Rarement une députée a-t-elle été propulsée aussi rapidement à l'avant-scène. En suggérant Nycole Turmel pour le remplacer à la tête du NPD, Jack Layton a offert le gouvernail du parti à une syndicaliste de carrière décrite comme sympathique mais capable d'être intraitable lorsque la situation l'exige.

«Elle possède l'expérience nécessaire pour assumer ces fonctions. Elle fera un excellent travail en tant que chef intérimaire du NPD», a dit Jack Layton en conférence de presse lundi.

Nycole Turmel, 69 ans, est peu connue du public et pour cause: sa carrière politique a réellement décollé le 2 mai au soir, quand la vague orange qui a déferlé sur le Québec lui a permis de ravir un château fort libéral. La circonscription de Hull-Aylmer, où elle a été élue, avait voté libéral depuis 1914.

La nouvelle chef intérimaire a passé la majeure partie de sa carrière dans le monde syndical, occupant de 2000 à 2006 la présidence du principal syndicat de la fonction publique fédérale. À l'Alliance de la fonction publique du Canada, elle a notamment mené d'intenses négociations avec le gouvernement concernant l'équité salariale.

«Mon plus grand défi sera de soutenir M. Layton pour qu'il puisse se concentrer sur sa santé, a-t-elle dit dans une rare entrevue accordée lundi, à la radio de CBC. Nous avons de nouveaux députés, c'est vrai, mais ce sont des gens super. Je les ai tous rencontrés et je sais qu'ils vont tout faire pour se préparer à la rentrée parlementaire.»

Mme Turmel a accordé cette entrevue peu de temps après l'annonce de sa nomination, qui devra être entérinée mercredi par le conseil fédéral du parti. Elle a ensuite décliné toute nouvelle demande d'entrevue, dont celle de La Presse, et s'est contentée d'envoyer un communiqué laconique.
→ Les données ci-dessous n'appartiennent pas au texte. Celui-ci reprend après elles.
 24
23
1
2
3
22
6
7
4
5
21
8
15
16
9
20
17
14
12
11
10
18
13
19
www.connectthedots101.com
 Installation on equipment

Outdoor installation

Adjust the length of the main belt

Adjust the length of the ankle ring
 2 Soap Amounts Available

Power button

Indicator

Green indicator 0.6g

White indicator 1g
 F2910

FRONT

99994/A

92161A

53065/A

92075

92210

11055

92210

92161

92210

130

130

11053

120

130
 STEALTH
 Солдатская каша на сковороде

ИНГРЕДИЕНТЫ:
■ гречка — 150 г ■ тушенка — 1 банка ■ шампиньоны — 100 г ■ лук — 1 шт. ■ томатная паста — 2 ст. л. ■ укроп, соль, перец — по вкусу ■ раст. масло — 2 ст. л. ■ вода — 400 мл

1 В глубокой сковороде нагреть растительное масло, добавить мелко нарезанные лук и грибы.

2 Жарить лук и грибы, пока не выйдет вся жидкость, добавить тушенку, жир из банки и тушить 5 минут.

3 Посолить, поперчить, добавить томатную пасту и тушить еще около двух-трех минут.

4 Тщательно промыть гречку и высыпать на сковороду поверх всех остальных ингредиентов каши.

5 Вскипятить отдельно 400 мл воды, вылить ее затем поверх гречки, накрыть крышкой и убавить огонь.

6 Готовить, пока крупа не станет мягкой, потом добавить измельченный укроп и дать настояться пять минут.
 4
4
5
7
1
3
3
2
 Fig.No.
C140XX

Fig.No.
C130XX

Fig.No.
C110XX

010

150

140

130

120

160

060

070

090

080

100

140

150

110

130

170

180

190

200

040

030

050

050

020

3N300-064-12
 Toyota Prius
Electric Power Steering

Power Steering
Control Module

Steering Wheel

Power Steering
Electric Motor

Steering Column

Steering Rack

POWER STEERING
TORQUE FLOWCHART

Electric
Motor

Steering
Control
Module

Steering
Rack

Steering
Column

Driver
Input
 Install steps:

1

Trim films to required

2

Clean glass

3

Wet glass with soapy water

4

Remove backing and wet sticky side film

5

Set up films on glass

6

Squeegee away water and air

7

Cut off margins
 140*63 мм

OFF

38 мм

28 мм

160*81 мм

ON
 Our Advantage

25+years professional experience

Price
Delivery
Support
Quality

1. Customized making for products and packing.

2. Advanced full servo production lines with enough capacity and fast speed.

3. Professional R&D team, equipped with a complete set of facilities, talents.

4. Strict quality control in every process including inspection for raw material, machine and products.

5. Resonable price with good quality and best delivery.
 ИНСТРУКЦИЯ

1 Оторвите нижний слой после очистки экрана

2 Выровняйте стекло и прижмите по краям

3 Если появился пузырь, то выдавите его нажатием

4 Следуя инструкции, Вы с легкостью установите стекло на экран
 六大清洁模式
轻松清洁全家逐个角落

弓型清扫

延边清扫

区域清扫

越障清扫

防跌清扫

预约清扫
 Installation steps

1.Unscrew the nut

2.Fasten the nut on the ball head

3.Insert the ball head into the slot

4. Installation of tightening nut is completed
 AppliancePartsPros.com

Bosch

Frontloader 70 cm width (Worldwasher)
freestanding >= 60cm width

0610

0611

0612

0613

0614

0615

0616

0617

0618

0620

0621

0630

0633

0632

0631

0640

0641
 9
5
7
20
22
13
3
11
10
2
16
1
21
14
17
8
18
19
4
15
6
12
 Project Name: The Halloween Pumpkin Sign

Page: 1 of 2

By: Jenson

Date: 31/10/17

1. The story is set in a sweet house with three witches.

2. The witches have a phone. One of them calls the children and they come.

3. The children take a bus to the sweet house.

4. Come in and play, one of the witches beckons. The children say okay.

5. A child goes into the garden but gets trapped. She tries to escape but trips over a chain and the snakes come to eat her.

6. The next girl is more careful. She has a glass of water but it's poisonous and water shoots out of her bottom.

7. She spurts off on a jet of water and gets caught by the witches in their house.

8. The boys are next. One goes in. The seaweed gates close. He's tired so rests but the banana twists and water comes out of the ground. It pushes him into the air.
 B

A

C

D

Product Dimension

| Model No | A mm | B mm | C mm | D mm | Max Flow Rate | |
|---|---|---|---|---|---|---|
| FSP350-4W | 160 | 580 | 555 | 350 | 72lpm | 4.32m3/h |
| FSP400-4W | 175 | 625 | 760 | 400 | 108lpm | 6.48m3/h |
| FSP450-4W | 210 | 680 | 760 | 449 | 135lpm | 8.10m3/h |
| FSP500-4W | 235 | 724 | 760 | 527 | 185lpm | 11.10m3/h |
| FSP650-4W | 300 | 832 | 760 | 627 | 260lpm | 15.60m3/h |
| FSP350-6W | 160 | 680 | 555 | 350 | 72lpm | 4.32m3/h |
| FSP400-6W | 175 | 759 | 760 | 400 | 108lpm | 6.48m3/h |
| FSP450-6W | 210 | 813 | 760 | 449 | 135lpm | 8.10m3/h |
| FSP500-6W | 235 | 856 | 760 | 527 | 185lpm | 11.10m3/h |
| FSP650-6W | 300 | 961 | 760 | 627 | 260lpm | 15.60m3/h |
Dans l'entretien de quelques minutes, elle insiste pour dire que son passage à la tête du parti ne sera que temporaire. «Je ne sais pas quand (Jack Layton) sera de retour. Il a dit à la télé qu'il reviendrait pour la rentrée à l'automne. Il va se concentrer sur ça et nous au parti allons l'aider à y parvenir.»

«Ce sera une difficile période pour le parti parce que M. Layton est un grand leader, a-t-elle continué en anglais. Mais nous avons une équipe solide avec M. Mulcair et les autres députés. Nous allons nous assurer que sa santé soit la priorité de M. Layton et on fera ce qu'il faut pour ça.»

La possible nomination de Mme Turmel à la tête du premier parti de l'opposition en a surpris plusieurs, qui voyaient en Thomas Mulcair un successeur potentiel. Mme Turmel n'a pas expliqué pourquoi on l'avait choisi plutôt que le député d'Outremont, indiquant qu'elle «n'avait pas posé la question».

Mais selon un ancien collègue de Mme Turmel, la nouvelle poiticienne a toutes les compétences pour tenir le fort. «J'ai travaillé pendant six ans sous les ordres de Nycole et je sais qu'elle sera à la hauteur», a dit lundi le président actuel de l'Alliance de la fonction publique du Canada, John Gordon.

Celui qui a succédé à Nycole Turmel à la tête du syndicat note qu'elle occupe déjà les fonctions de présidente du caucus national au NPD. «Il s'agit d'un poste très important», note-t-il.

«Elle comprend les enjeux rapidement, même les plus sensibles. Elle mène les dossiers avec prestance, a-t-il énuméré. C'est aussi une personne très gentille, mais qui peut être très ferme quand la situation l'exige.»

Selon lui, il s'agit d'un choix parfait pour ne pas multiplier les frictions au sein du caucus. «C'est une joueuse d'équipe, qui écoute les gens. Je suis certain qu'elle voit dans cette affectation un état très temporaire. Elle tient le fort en attendant le retour de Jack, comme il le promet, en septembre.»